When my children started to school in the '90s, I hated the "books" they were given to read -- the intellectual equivalent of pablum. As soon as the little tykes began complaining of boredom, I pointed them to the "grown-up" section of libraries and bookstores. They chose books I would never have read, books that worried me a bit, books that I carefully removed from sight when grandparents came to visit. And as they read, we talked about the ideas in those books. They discovered a love for words and I discovered what wonderful people I'd given birth to.

When my youngest was 9, he brought home "Where the Red Fern Grows," and I held my breath waiting for him to cry his way through the sad part. He did. Then he brought me the book and said the words that vindicated my decision and indicted those insipid souls who believe that children can't face the world as depicted in the great unwashed world of real books: "Mommy, when I grow up I want to write books that make other people feel just like 'Where the Red Fern Grows' makes me feel. I want to write books that make people feel right where their hearts are."

+ + + + +

* [EXERCISE TASK 1]: Please format the records as a two-column CSV with the headers "record_text" and "record_answer", one row per record, each value in a single quoted field and any line breaks replaced by spaces. Include only the part of the records that opens with the line containing "How far away from" and continues through the end of the records.

Records of scene-based questions:
+ + + + +

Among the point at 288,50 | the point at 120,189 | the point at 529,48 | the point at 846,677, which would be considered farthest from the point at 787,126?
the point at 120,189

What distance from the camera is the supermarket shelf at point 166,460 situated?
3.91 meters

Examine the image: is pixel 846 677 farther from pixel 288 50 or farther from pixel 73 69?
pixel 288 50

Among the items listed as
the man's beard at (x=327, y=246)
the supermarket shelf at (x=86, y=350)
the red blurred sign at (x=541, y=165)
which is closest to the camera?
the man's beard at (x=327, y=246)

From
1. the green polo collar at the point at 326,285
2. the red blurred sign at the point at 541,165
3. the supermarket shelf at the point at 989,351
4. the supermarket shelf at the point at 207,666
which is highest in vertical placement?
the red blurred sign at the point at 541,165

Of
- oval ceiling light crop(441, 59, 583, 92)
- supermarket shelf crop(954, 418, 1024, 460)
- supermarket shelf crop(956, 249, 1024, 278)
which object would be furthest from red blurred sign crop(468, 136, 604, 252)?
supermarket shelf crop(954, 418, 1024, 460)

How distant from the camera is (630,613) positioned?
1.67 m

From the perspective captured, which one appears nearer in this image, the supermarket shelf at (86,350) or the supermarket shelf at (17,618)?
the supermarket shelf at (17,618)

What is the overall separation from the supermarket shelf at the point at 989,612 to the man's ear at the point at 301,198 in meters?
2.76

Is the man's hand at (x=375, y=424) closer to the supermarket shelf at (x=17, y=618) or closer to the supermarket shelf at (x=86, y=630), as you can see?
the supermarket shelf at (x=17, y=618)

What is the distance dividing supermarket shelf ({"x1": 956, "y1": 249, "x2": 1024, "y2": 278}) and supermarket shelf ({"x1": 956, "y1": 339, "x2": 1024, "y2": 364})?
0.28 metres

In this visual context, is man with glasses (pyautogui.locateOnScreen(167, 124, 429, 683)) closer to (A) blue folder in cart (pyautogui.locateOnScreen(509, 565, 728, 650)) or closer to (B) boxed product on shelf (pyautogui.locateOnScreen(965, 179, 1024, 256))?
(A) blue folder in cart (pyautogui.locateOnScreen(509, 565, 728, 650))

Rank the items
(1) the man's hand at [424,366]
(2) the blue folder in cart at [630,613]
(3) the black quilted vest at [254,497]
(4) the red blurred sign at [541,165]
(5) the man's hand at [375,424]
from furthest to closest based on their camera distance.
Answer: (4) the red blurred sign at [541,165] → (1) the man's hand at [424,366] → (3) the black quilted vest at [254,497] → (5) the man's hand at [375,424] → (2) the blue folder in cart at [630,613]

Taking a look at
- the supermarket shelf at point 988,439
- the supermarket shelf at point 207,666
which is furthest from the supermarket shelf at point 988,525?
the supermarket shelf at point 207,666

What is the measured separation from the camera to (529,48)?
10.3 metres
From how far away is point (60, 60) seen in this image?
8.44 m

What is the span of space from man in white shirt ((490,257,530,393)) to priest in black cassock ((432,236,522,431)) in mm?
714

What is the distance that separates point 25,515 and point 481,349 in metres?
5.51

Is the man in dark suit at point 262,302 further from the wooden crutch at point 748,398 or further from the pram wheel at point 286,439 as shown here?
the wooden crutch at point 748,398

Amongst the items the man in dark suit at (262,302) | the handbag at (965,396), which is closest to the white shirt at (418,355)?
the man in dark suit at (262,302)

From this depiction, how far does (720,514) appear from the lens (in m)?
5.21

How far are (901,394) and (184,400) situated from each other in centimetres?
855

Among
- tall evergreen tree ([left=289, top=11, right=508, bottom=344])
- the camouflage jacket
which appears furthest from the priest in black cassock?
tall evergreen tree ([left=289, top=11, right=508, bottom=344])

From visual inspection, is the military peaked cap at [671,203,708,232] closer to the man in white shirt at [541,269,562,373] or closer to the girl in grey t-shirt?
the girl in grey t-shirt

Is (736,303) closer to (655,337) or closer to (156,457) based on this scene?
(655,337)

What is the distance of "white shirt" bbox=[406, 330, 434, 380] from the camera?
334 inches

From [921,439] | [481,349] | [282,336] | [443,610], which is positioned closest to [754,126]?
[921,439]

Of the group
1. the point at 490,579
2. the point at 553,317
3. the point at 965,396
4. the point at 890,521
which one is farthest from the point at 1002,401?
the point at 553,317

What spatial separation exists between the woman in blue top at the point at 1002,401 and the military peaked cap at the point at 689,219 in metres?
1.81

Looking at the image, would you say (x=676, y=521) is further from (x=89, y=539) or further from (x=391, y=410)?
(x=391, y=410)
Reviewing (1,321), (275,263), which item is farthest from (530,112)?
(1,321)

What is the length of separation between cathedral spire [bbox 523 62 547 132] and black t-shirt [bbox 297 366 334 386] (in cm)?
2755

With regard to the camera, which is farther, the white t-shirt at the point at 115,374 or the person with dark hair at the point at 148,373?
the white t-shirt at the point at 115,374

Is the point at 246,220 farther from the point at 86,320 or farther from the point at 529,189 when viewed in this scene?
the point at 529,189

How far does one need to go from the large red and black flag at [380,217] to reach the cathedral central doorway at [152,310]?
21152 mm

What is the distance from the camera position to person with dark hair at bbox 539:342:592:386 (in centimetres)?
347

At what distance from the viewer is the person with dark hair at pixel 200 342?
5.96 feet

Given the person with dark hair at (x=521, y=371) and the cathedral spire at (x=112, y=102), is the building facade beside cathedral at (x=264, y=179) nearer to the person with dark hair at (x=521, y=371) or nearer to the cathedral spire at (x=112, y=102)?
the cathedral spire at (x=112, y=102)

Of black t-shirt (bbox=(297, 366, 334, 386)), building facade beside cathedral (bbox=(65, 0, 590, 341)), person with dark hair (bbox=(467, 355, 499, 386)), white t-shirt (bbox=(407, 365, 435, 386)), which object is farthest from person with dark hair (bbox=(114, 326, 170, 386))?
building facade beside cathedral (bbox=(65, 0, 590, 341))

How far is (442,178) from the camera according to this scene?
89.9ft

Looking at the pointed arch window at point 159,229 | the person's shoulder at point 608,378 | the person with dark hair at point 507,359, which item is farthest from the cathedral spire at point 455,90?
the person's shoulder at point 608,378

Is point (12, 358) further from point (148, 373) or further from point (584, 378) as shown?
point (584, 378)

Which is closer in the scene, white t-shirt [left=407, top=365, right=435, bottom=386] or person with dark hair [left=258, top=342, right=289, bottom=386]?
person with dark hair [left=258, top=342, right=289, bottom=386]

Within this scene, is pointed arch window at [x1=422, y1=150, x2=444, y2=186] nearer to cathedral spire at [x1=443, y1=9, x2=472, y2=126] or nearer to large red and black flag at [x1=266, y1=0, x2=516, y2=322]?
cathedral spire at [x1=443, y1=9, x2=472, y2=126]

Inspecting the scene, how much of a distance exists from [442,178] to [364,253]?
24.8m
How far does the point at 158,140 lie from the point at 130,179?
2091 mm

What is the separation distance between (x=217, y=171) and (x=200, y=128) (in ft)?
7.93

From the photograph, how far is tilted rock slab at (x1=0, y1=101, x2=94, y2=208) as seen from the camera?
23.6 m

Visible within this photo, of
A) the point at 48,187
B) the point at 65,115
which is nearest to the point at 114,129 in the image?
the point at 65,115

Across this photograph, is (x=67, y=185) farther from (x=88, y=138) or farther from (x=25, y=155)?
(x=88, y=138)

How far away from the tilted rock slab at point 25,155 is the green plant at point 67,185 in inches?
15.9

+ + + + +

* [EXERCISE TASK 2]: From the passage about children's reading, extract word for word the part that opens with the words containing "When my children" and closes with "given birth to.".

* [EXERCISE RESULT 1]:
record_text,record_answer
"How far away from the tilted rock slab at point 25,155 is the green plant at point 67,185 in inches?","15.9"

* [EXERCISE RESULT 2]:
When my children started to school in the '90s, I hated the "books" they were given to read -- the intellectual equivalent of pablum. As soon as the little tykes began complaining of boredom, I pointed them to the "grown-up" section of libraries and bookstores. They chose books I would never have read, books that worried me a bit, books that I carefully removed from sight when grandparents came to visit. And as they read, we talked about the ideas in those books. They discovered a love for words and I discovered what wonderful people I'd given birth to.